→ SUPPLIED DATA:
■ ■ ■ ■ ■ ■ ■

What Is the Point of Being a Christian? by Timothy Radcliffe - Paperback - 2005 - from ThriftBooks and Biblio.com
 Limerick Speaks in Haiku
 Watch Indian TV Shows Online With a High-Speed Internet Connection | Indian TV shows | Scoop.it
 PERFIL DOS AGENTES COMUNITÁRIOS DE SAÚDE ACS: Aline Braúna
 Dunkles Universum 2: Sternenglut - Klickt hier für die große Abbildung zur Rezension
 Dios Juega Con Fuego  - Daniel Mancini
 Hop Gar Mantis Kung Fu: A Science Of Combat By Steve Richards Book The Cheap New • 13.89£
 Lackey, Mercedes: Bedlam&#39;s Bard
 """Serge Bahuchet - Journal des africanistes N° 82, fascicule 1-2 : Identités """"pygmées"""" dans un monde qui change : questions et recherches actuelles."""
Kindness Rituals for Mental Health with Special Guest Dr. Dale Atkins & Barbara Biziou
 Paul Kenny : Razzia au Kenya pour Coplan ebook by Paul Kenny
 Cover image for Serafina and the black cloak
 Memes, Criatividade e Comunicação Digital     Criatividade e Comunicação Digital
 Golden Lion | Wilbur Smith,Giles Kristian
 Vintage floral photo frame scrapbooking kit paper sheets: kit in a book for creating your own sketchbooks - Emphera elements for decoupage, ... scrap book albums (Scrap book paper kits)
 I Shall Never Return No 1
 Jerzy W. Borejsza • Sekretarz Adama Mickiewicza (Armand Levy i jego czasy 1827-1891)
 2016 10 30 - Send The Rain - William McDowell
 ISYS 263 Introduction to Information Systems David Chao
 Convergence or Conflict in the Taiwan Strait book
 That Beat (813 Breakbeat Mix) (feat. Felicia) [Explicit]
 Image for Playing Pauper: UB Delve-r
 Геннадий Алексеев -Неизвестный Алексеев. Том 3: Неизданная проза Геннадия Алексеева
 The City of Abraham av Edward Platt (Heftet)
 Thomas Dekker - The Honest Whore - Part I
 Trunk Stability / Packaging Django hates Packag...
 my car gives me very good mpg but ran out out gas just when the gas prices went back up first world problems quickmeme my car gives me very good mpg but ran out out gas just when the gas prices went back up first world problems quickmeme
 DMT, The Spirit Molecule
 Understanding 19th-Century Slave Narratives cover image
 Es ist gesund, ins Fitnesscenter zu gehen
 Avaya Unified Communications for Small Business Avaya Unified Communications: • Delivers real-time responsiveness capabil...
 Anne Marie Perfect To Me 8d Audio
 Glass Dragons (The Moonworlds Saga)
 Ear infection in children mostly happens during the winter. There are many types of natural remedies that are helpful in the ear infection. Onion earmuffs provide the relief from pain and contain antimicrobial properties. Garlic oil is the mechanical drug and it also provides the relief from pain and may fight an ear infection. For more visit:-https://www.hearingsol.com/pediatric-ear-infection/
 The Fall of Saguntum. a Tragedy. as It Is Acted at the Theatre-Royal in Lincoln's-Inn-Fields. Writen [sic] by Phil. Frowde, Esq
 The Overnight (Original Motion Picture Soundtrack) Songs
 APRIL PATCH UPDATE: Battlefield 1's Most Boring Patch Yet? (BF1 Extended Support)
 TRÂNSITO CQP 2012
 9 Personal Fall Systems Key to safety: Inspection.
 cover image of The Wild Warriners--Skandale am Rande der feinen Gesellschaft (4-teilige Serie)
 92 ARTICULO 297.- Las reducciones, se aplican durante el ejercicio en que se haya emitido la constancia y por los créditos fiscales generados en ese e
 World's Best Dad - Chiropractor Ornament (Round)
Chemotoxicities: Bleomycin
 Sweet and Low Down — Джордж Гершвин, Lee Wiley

■ ■ ■ ■ ■ ■ ■

→ TASK GOAL: In the listing above, the lines from the one containing "Glass Dragons (The Moonworlds Saga)" through the last line are to be returned exactly.

→ SOLUTION TO THIS TASK:
 Glass Dragons (The Moonworlds Saga)
 Ear infection in children mostly happens during the winter. There are many types of natural remedies that are helpful in the ear infection. Onion earmuffs provide the relief from pain and contain antimicrobial properties. Garlic oil is the mechanical drug and it also provides the relief from pain and may fight an ear infection. For more visit:-https://www.hearingsol.com/pediatric-ear-infection/
 The Fall of Saguntum. a Tragedy. as It Is Acted at the Theatre-Royal in Lincoln's-Inn-Fields. Writen [sic] by Phil. Frowde, Esq
 The Overnight (Original Motion Picture Soundtrack) Songs
 APRIL PATCH UPDATE: Battlefield 1's Most Boring Patch Yet? (BF1 Extended Support)
 TRÂNSITO CQP 2012
 9 Personal Fall Systems Key to safety: Inspection.
 cover image of The Wild Warriners--Skandale am Rande der feinen Gesellschaft (4-teilige Serie)
 92 ARTICULO 297.- Las reducciones, se aplican durante el ejercicio en que se haya emitido la constancia y por los créditos fiscales generados en ese e
 World's Best Dad - Chiropractor Ornament (Round)
Chemotoxicities: Bleomycin
 Sweet and Low Down — Джордж Гершвин, Lee Wiley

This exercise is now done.